A (random) 64-bit number periodically (say, every 24 hours) changed (separately for each session) at the request of the server. All subsequent messages must contain the new salt (although, messages with the old salt are still accepted for a further 300 seconds). Required to protect against replay attacks and certain tricks associated with adjusting the client clock to a moment in the distant future.
A (time-dependent) 64-bit number used uniquely to identify a message within a session. Client message identifiers are divisible by 4, server message identifiers modulo 4 yield 1 if the message is a response to a client message, and 3 otherwise. Client message identifiers must increase monotonically (within a single session), the same as server message identifiers, and must approximately equal unixtime*2^32. This way, a message identifier points to the approximate moment in time the message was created. A message is rejected over 300 seconds after it is created or 30 seconds before it is created (this is needed to protect from replay attacks). In this situation, it must be re-sent with a different identifier (or placed in a container with a higher identifier). The identifier of a message container must be strictly greater than those of its nested messages.

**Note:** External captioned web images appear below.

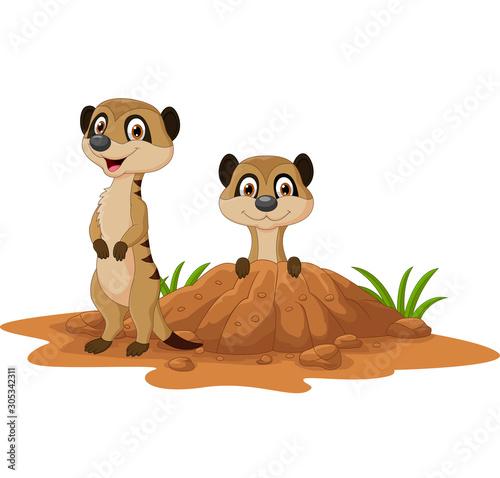 Fototapeta Cartoon two meerkats on white background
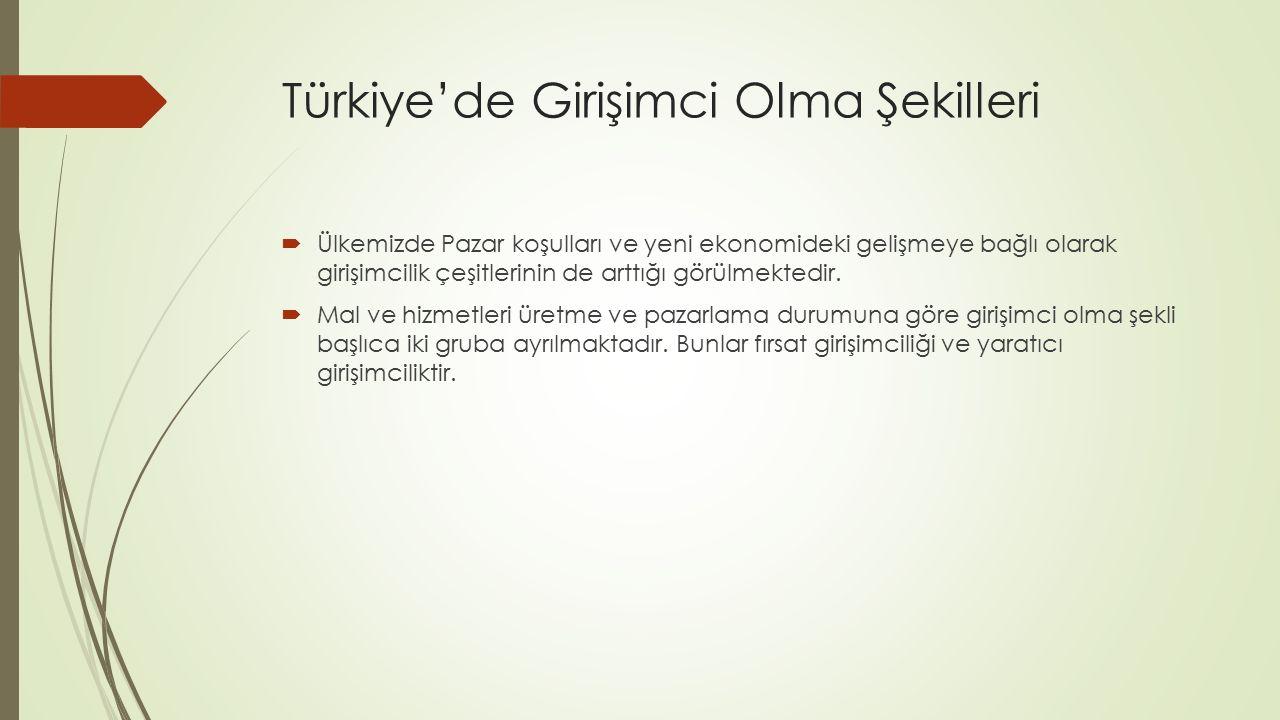 Türkiye'de Girişimci Olma Şekilleri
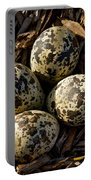 Quartet Of Killdeer Eggs By Jean Noren Portable Battery Charger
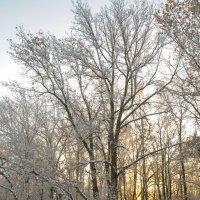 Зимний лес :: Сергей Тагиров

Important: to counter replay-attacks the lower 32 bits of msg_id passed by the client must not be empty and must present a fractional part of the time point when the message was created.
A message requiring an explicit acknowledgment. These include all the user and many service messages, virtually all with the exception of containers and acknowledgments.
A 32-bit number equal to twice the number of “content-related” messages (those requiring acknowledgment, and in particular those that are not containers) created by the sender prior to this message and subsequently incremented by one if the current message is a content-related message. A container is always generated after its entire contents; therefore, its sequence number is greater than or equal to the sequence numbers of the messages contained in it.
In MTProto 2.0, the middle 128 bits of the SHA-256 hash of the message to be encrypted (including the internal header and the padding bytes for MTProto 2.0), prepended by a 32-byte fragment of the authorization key.
In MTProto 1.0, message key was defined differently, as the lower 128 bits of the SHA-1 hash of the message to be encrypted, with padding bytes excluded from the computation of the hash. Authorization key was not involved in this computation.
A header (16 bytes) added before a message or a container before it is all encrypted together. Consists of the server salt (64 bits) and the session (64 bits).
A header (24 bytes) added before an encrypted message or a container. Consists of the key identifier auth_key_id (64 bits) and the message key msg_key (128 bits).
External header + encrypted message or container.
The 2048-bit authorization key (auth_key) and the 128-bit message key (msg_key) are used to compute a 256-bit AES key (aes_key) and a 256-bit initialization vector (aes_iv) which are subsequently used to encrypt the part of the message to be encrypted (i. e. everything with the exception of the external header that is added later) with AES-256 in infinite garble extension (IGE) mode.
The algorithm for computing aes_key and aes_iv from auth_key and msg_key is as follows.
MTProto 1.0 (deprecated):
where x = 0 for messages from client to server and x = 8 for those from server to client.
For MTProto 2.0, SHA-256 is used instead of SHA-1 in the following fashion:
where x = 0 for messages from client to server and x = 8 for those from server to client.
The lower-order 1024 bits of auth_key are not involved in the computation. They may (together with the remaining bits or separately) be used on the client device to encrypt the local copy of the data received from the server. The 512 lower-order bits of auth_key are not stored on the server; therefore, if the client device uses them to encrypt local data and the user loses the key or the password, data decryption of local data is impossible (even if data from the server could be obtained).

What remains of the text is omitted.